After years of idealism, I have finally decided that I am sick and fucking tired of helping the disenfranchised and oppressed. I have a master's degree in social work, and I've worked in a number of different settings. I've been a social worker for Children's Protective Services, a therapist on a psych ward, and I've worked as a case manager for a non-profit that shall remain nameless. I've had a number of clients over the years that I would now like to thank for helping me come to the realization that certain people are beyond help. …

4) The crackhead mother with 27 cats: I called you in advance to set up our appoinmet. You KNEW I was going to be at your house that day and that I would be evaluating your progress in making your home habitable so that your kids could be returned to you. So why, oh why did you answer the door with a CRACK PIPE IN YOUR HAND???? Oh, it's not yours? You were just holding onto it for your neighbor? Sure, I'll buy that. Let me ask you something though. Are those your neighbor's cat turds overflowing in the kirchen sink? No, you're right, those litter boxes ARE expensive. Perhaps you shoud consider getting rid of a few of the cats so there will be room for your children. Just a thought. By the way, is that your neighbor's blood coagulating over there on the couch?
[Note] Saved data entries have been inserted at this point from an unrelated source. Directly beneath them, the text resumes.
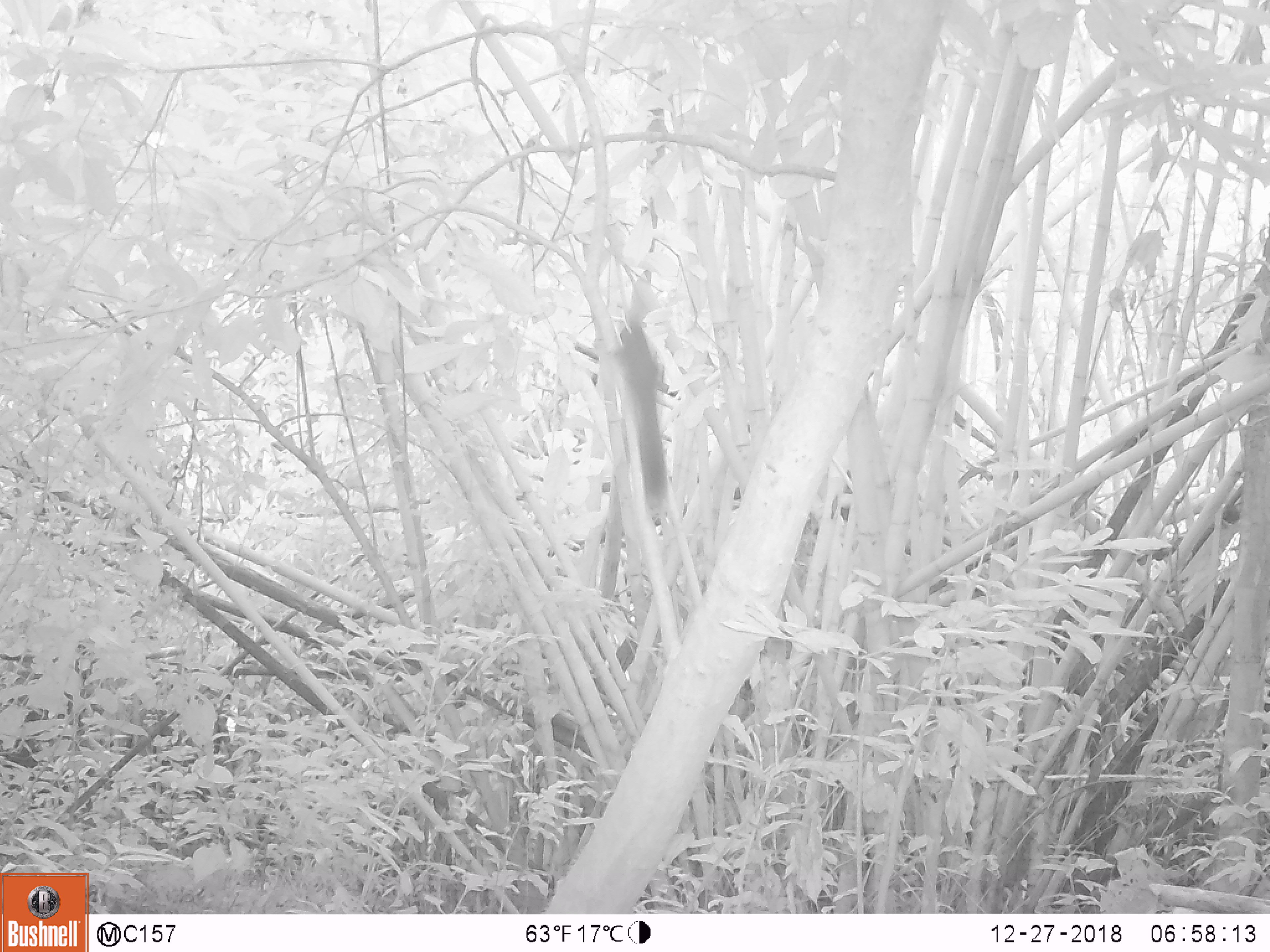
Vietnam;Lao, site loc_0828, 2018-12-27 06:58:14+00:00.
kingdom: Animalia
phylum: Chordata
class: Mammalia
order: Rodentia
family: Sciuridae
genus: Sciurus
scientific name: Sciurus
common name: squirrel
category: unidentified squirrel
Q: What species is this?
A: Unidentified squirrel (squirrel) (Sciurus).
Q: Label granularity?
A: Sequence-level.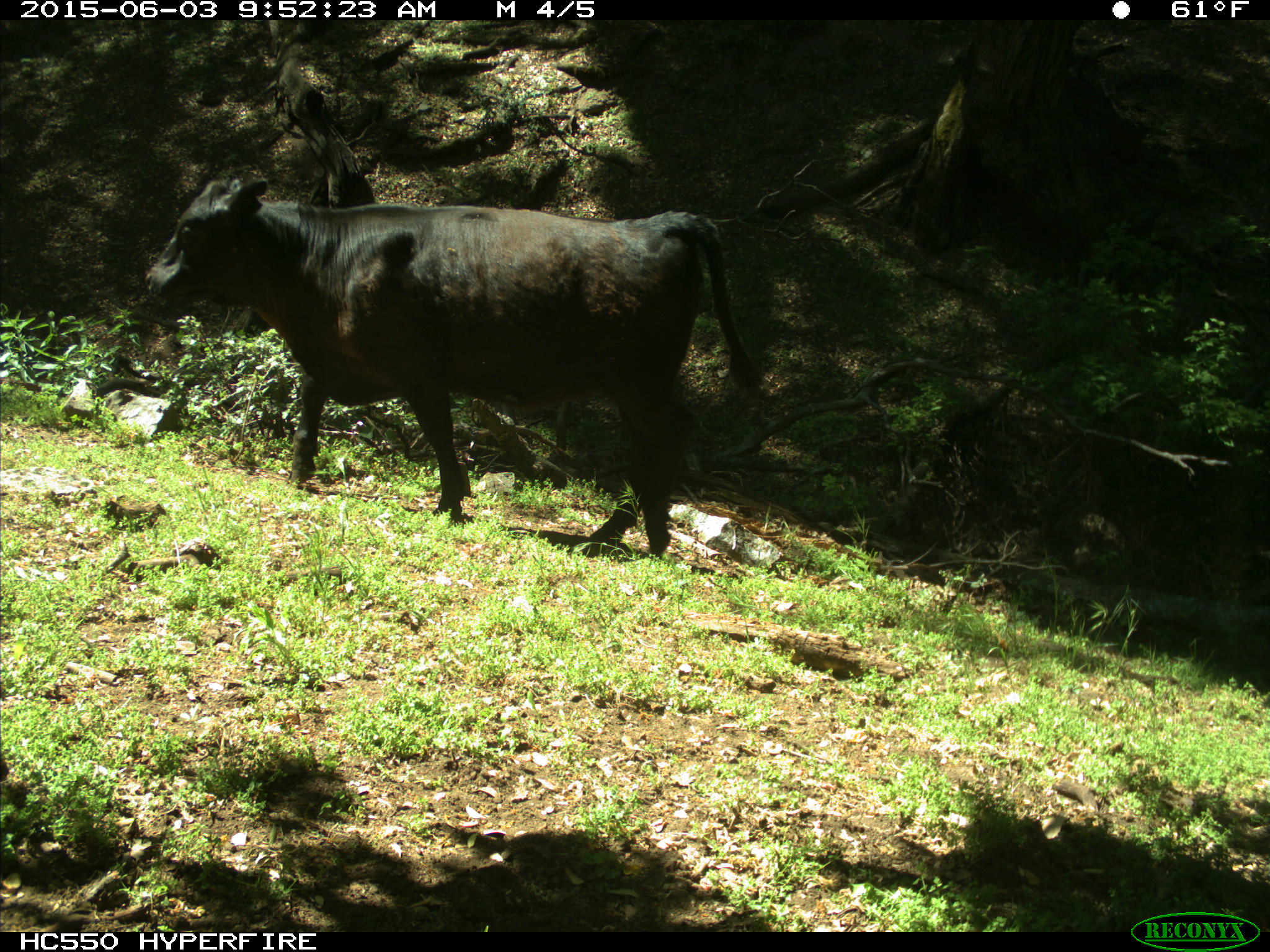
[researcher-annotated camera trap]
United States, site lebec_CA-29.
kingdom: Animalia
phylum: Chordata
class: Mammalia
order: Artiodactyla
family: Bovidae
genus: Bos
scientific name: Bos taurus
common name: domestic cow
Bos taurus (domestic cow).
Via Mostly Cajun, A social worker finally snaps

The evil thought that this brings to mind?

Lots really. And none kinds towards welfare or it's recipients (but I realize that the six cases mentioned in the rant above are perhaps the extreme cases and don't represent the norm—at least I hope they don't represent the norm).

But the main thought is that the people mentioned above need a swift really XXXXXXX hard kick to the ass head ass all over and reality shoved in their face.

Or perhaps we could ship these people to the Massachusetts Senate—they can help! They're from the Government!